::: Provided text :::

His team spent considerable time revisiting the topic of trust and addressed many misconceptions about conflict to make the case for why non-political conflict is both healthy and necessary. Team members also used role playing in their learning. They were shown how to identify and unearth conflict. At the end of their initial training, their role play involved discussing two unspoken sources of conflict currently on the team.

“Even the process of naming it and being able to work on issues openly helped us to work more productively with one another to achieve our mission,” Sicat said. “Learning these skills helped us to restructure a few teams, collaborate more and generally improved the dynamics of our communication.”

His work has been publically recognized for making swift strategic decisions in the areas of school openings and closures, and his collaborative approach to working with district and charter schools has been noted and supported by the Gates Foundation.

BEHAVIOR 3: ACHIEVING COMMITMENT. The reason conflict is so important is because teams cannot achieve commitment without it. People will not actively commit to a decision if they have not had the opportunity to provide input, ask questions and understand the rationale behind it. I like to tell clients, “If people don’t weigh in, they can’t buy in.”

Once a leadership team is able to put issues on the table, the leader must feel comfortable being the person to break ties when a natural consensus doesn’t result. When doing so, leaders need to tell their team how they arrived at the decision and how their team members’ input influenced them.

Sicat also employed various strategies to make firm commitments with the teams he leads. Getting commitment from the larger group, he concedes, is more challenging but definitely doable. He has found that having the necessary conflict and idea sharing is essential in this process.

“If team members are all able to get their ideas out and fairly acknowledged, commitments are more readily accepted and promoted,” he said.

Over the years, Sicat also found that closing meetings with firm commitments is essential. To do this, commitments need to be written down and reviewed before the end of the meeting.

BEHAVIOR 4: EMBRACING ACCOUNTABILITY. Even well-intentioned members of a team must be held accountable if the team is going to stick to its decisions and accomplish its goals. In order for accountability to take root, team members need to buy into the decision and commit to the plan of action in the first place.

Once the decision is made, peer-to-peer accountability is essential. This occurs when team members are able to confront one another about not fulfilling their commitment versus not saying anything or talking it out with the leader. It is an adult form of peer pressure. People don’t want to let down their peers.

Bruce Hibbard, superintendent of the 11,280-student New Albany Floyd County Consolidated School Corporation in New Albany, Ind., has done extensive work around organizational health, and both his leadership team and district are enjoying the benefits. By developing trust, having productive conflict and making commitments, the leadership team meetings in the district became livelier, and quality decisions resulted.

::: Supplied information :::

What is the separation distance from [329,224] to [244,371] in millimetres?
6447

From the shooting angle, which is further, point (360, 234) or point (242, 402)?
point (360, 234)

:::

Written tasks:
- 1) Copy the text on leadership teams word for word, everything from "His team spent" down to "on the team.".
- 2) According to the text on leadership teams, what three opportunities must people have before they will actively commit to a decision?
- 3) Could you pick up the text on leadership teams where it stops and carry it forward?
The lines above play no part in any of this.

Expected responses:
- 1)
His team spent considerable time revisiting the topic of trust and addressed many misconceptions about conflict to make the case for why non-political conflict is both healthy and necessary. Team members also used role playing in their learning. They were shown how to identify and unearth conflict. At the end of their initial training, their role play involved discussing two unspoken sources of conflict currently on the team.

- 2)
- To provide input
- To ask questions
- To understand the rationale behind the decision

- 3)
“Our meetings provide an open forum for all of us to keep each other in check and ask direct questions,” Hibbard said.

One way this behavior became more natural for his team was doing something I call the “team effectiveness exercise.” In this activity, team members share one skill or benefit each of their colleagues brings to the team along with one aspect of the teammate’s work or behavior that needs improvement. “As simple as this sounds,” Hibbard says, “my team was amazed by the quality of the direct, honest and helpful feedback that was shared.”

BEHAVIOR 5: FOCUSING ON RESULTS. The ultimate point of building greater trust, conflict, commitment and accountability is one thing — the achievement of results. As obvious as this sounds, many distractions take leadership teams off course. Team members develop a stronger loyalty to the team they lead, instead of the leadership team.

For a school district, this is a tough one. Putting the goals of the district above and beyond the goals of a particular school or initiative may prove challenging. Making goals public and actionable helps team members stay focused.
Hibbard, who has been superintendent since 2010, had a relentless focus on results, especially student learning.

When he took over the district, state test scores were dismal. After working on the team and understanding where the district was headed, it became clear that student learning, test results and future opportunity needed to improve.

The leadership team in New Albany Floyd County established public goals and a process for achieving them. The district rallied support from administrators, teachers and even students. They established a series of mini-assessments every four weeks to track progress and encourage learning. All students had binders where they graphed and proudly shared their progress.

The results also were shared at grade-level, school and district events where key learnings were discussed. Between 2009 and 2012, the district’s percentage of students proficient in math rose from 68 percent to 89 percent, and in English the scores jumped from 69 percent to 82 percent proficiency.

“We are now aligned, focused and providing kids the opportunities they need for a bright future,” Hibbard said.

This kind of public goal and collective focus can yield results in the toughest of circumstances.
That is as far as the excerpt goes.